About the upcoming kick-off of the hunger-awareness campaign, Levins said, “I like the slogan ‘Neighbors Helping Neighbors’ to make it more personal and to let them know the food would stay in Bryan County.”

The campaign will kick-off Wednesday, Oct. 16 in the First Texoma National Bank meeting room in the 200 block of West Main Street, next door to the United Way office. It will start at 6 p.m.

Coalition Chair Dave Northcutt has lined up five well-informed presenters for the evening:

- John Bobb-Semple, Project Manager for Community Initiatives with the Regional Food Bank of Oklahoma

- Sue Stanfield, Director of Hands of Hope

- Tish Burkhalter, Director of Families Feeding Families

- Marilyn Hitchcock, Director of St. Catherine’s Food Bank

- Pam Robinson, Director of Bryan County United Way.

They will speak on issues involving hunger and the services provided by the Regional Food Bank and local food sources.

In a newsletter column he writes, Northcutt said, “Through this event we are giving a platform to those who are fighting hunger every day here locally the ability to share with us the pressing needs facing a silent and suffering part of our communities while also being able to share with us what their needs are and how we are able to help further.”

The meeting is open to the public, and special invitations are extended to public officials and local business people. Refreshments will be provided by Durant Attorney Theresa McGehee.


“This evening can serve as an effective means to bringing much greater awareness to the issues of hunger in our local community, what is currently being done, and what more needs to be done,” Northcutt said.

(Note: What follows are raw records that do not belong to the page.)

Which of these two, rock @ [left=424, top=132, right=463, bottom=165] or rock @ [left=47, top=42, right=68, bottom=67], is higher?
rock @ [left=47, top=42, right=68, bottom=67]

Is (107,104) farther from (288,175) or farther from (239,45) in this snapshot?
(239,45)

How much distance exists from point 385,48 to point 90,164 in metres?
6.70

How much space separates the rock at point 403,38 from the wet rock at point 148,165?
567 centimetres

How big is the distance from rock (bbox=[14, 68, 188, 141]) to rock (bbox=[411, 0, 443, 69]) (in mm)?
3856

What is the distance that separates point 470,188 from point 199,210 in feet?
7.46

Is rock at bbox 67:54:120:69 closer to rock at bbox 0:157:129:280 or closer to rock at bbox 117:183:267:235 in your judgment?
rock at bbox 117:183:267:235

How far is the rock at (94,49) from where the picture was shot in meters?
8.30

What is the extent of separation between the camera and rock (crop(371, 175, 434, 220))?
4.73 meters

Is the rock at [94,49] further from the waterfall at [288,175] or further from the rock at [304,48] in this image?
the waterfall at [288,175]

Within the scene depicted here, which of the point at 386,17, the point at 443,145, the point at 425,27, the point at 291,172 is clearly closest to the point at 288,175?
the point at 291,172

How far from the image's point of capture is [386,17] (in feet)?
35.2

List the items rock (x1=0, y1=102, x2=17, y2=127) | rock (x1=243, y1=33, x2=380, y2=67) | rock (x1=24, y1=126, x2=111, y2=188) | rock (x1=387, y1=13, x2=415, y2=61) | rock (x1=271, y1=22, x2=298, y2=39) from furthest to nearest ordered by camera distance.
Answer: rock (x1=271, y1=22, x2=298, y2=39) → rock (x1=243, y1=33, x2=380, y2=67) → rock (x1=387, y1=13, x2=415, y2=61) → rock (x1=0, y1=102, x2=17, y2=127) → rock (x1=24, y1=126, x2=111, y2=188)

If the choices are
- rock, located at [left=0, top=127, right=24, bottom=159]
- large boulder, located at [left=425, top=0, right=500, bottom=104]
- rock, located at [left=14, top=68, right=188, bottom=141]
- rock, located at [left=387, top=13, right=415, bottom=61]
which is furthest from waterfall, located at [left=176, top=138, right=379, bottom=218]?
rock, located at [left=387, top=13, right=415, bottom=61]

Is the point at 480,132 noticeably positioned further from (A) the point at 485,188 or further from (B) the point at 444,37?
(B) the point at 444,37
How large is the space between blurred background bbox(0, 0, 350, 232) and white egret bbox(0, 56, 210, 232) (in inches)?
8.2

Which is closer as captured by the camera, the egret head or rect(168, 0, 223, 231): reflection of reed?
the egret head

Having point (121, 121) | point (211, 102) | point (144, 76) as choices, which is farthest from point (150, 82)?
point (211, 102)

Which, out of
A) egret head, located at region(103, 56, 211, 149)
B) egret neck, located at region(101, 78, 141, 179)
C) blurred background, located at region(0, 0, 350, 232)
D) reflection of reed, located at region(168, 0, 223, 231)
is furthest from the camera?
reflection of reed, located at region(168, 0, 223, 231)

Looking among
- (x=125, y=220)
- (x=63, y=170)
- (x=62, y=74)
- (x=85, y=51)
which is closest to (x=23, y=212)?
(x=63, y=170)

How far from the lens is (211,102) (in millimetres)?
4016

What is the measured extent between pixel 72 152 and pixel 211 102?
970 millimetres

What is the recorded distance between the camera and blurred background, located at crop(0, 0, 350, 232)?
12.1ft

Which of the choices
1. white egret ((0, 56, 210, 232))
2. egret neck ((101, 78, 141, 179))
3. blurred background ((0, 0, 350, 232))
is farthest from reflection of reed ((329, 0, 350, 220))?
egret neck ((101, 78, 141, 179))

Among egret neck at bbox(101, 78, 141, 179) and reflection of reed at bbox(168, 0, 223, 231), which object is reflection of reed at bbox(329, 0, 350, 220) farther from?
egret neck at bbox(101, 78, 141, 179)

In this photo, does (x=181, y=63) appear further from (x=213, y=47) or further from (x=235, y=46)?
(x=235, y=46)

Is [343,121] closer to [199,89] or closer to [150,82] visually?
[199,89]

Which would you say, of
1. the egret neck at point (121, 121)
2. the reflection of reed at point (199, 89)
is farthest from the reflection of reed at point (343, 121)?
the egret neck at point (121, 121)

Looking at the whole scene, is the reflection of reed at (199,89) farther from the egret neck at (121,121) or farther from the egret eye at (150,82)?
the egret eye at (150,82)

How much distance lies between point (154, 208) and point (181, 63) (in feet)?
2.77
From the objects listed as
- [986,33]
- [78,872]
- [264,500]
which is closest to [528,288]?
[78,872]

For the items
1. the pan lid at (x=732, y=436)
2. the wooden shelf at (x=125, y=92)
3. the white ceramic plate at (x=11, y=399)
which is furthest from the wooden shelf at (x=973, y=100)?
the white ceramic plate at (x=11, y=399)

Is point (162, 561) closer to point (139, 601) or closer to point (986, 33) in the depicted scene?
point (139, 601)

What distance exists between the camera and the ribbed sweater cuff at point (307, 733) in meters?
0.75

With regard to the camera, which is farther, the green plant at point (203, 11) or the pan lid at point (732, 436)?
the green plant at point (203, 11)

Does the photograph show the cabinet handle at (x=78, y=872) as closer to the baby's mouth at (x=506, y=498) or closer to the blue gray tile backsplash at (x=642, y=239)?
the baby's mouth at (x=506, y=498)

Facts About Hunger in Bryan County


- 8,000-10,000 people in Bryan County experience perpetual hunger


- 3,000 to 4,000 of them are children


- 80% of those who are hungry work at low wages, most of the others are children and elderly


(This information is based on studies by the U. S. Department of Agriculture, the Census Bureau, and the Massachusetts Institute of Technology “Living Wage Calculator.”)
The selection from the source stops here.